Topic: Poster Session from Data Science Students (CS194-16) in the Department of Electrical Engineering and Computer Sciences 

How the Brain Responds to Images (5 teams)
Data originally from Jack Gallant's group (fMRI recordings of people looking at particular images), curated by Karl Zipser from the Redwood Center (theoretical neuroscience). Goal is to understand and explore the mapping from images to various parts of the Brain, sometimes using hierarchical models of vision from Berkeley's Caffe toolkit. 

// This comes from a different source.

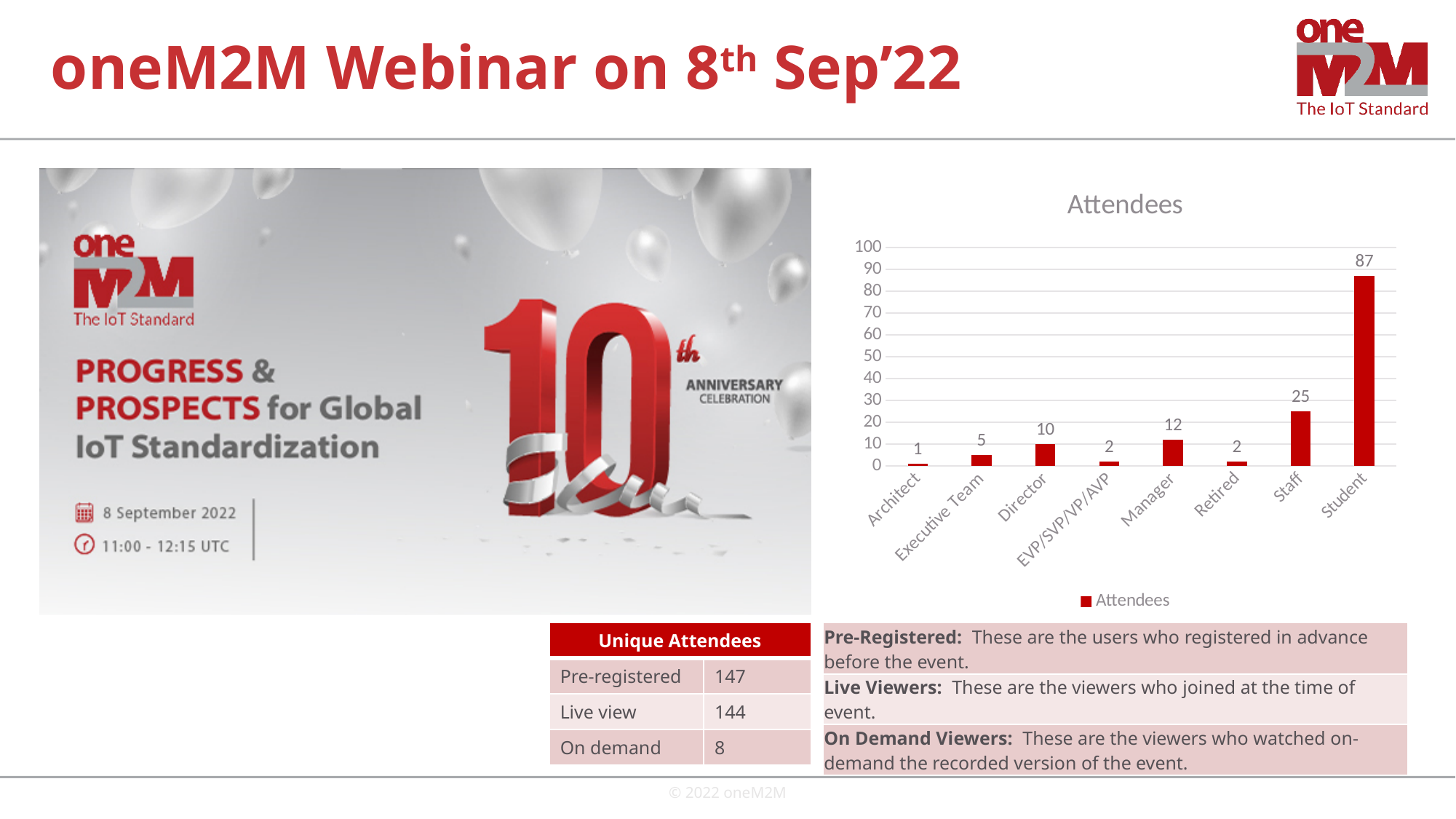
Is the value for Student greater or less than 80? greater What is the difference in attendees between Student and Staff? 62 What is the number of attendees for Staff? 25 Which category has the lowest number of attendees? Architect How many series does the chart legend list? 1 What is the number of attendees for Student? 87 Which has more attendees, Manager or Executive Team? Manager What is the number of attendees for Manager? 12 What is the number of attendees for Director? 10 What type of chart is shown on the slide? Bar chart Which category has the highest number of attendees? Student How many categories are shown on the x axis of the chart? 8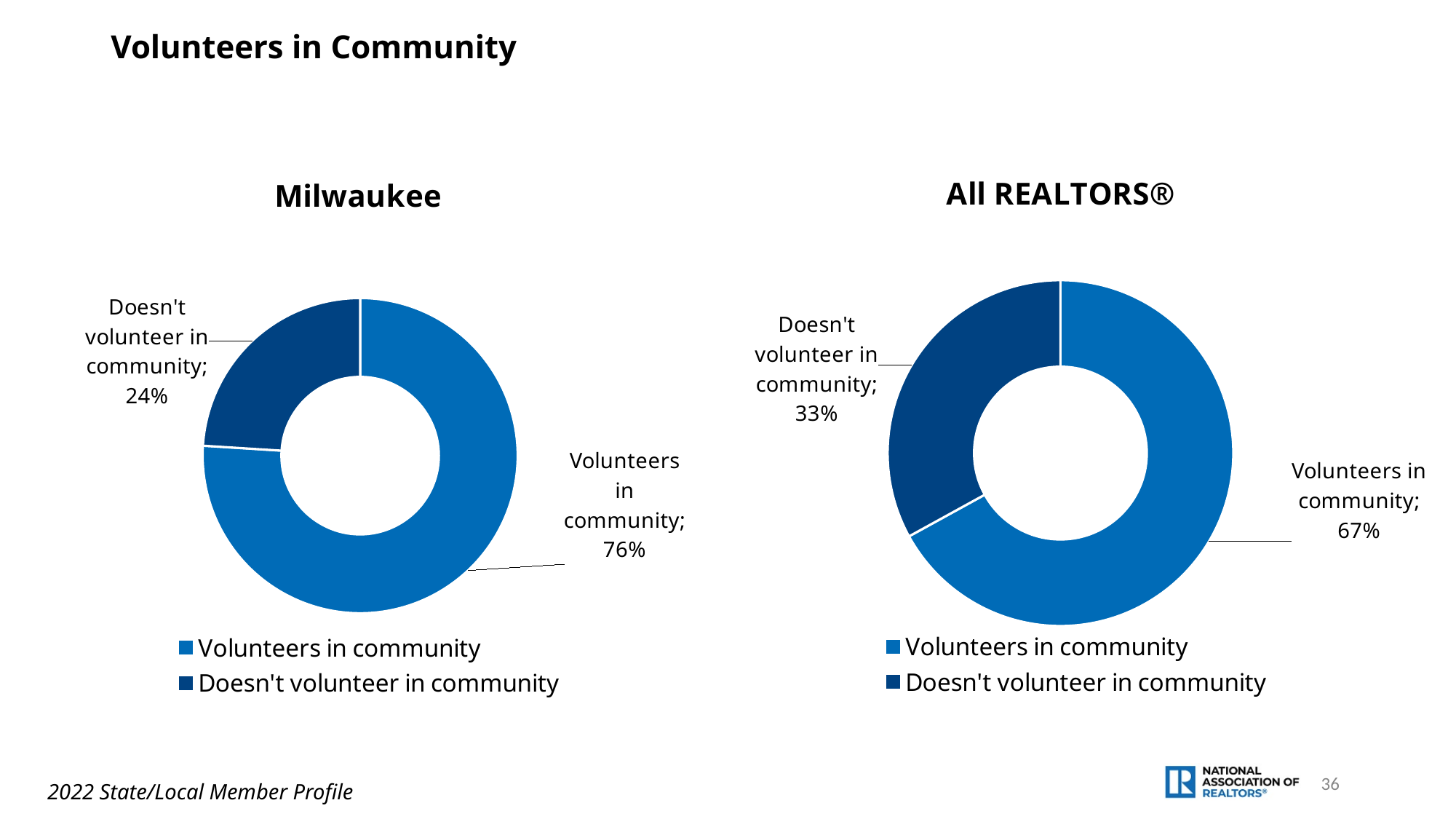
How many entries does the legend of the All REALTORS® chart list? 2 What type of chart is used for the All REALTORS® data? Doughnut chart What is the title of the slide? Volunteers in Community In the All REALTORS® chart, what percentage of members don't volunteer in the community? 33% How many categories does the Milwaukee chart show? 2 In the Milwaukee chart, what is the difference in percentage points between those who volunteer and those who don't? 52 In the Milwaukee chart, what percentage of members don't volunteer in the community? 24% In the Milwaukee chart, what percentage of members volunteer in the community? 76% In the All REALTORS® chart, which category has the smallest share? Doesn't volunteer in community Which chart shows a higher share of members who volunteer in the community, Milwaukee or All REALTORS®? Milwaukee In the Milwaukee chart, which category has the largest share? Volunteers in community In the All REALTORS® chart, what percentage of members volunteer in the community? 67%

SuperNovae Classification from Telescope Images (4 teams)
Data from Peter Nugent's group in Astronomy. Massive numbers of small image sections from telescopes. The goal is to correctly recognize ephemeral objects like Supernovae. 

Classification of Museum Specimens (3 teams) 
The Berkeley Museums have millions of digitized but unclassified specimen images from collections in Zoology, Anthropology, Biology etc. Many of these include hand-written or typed labels, but the data they contain is disorganized, partial and sometimes occluded. The goal of these projects was to try to improve automated recognition of images ab initio, or to reconcile crowd-sourced annotations of them. 

City of San Francisco Data Challenges (5 teams)
The City of San Francisco has perhaps the most comprehensive and best-organized public data sources of major US cities. The goal of these projects was to explore some of the opportunities from using this data, e.g. using public reviews (Yelp etc.) to predict health inspections or 311 reports to predict crimes. 

Patent Author Unification (2 teams)
The US patent databases have poorly-resolved author identification. The goal this project was to improve author resolution, to help the development of better patent searching tools.

California Earthquake Prediction (1 team)
Still a problem everyone cares about, and still doesnt have a non-trivial solution. The goal was to match and hopefully improve on baseline models. 

BIDS Tea is hosted on Mondays and Thursdays from 3:30 to 4:30 p.m. At each event, an invited person or group will spend 5–10 minutes discussing a data science project or problem followed by time for discussion and networking.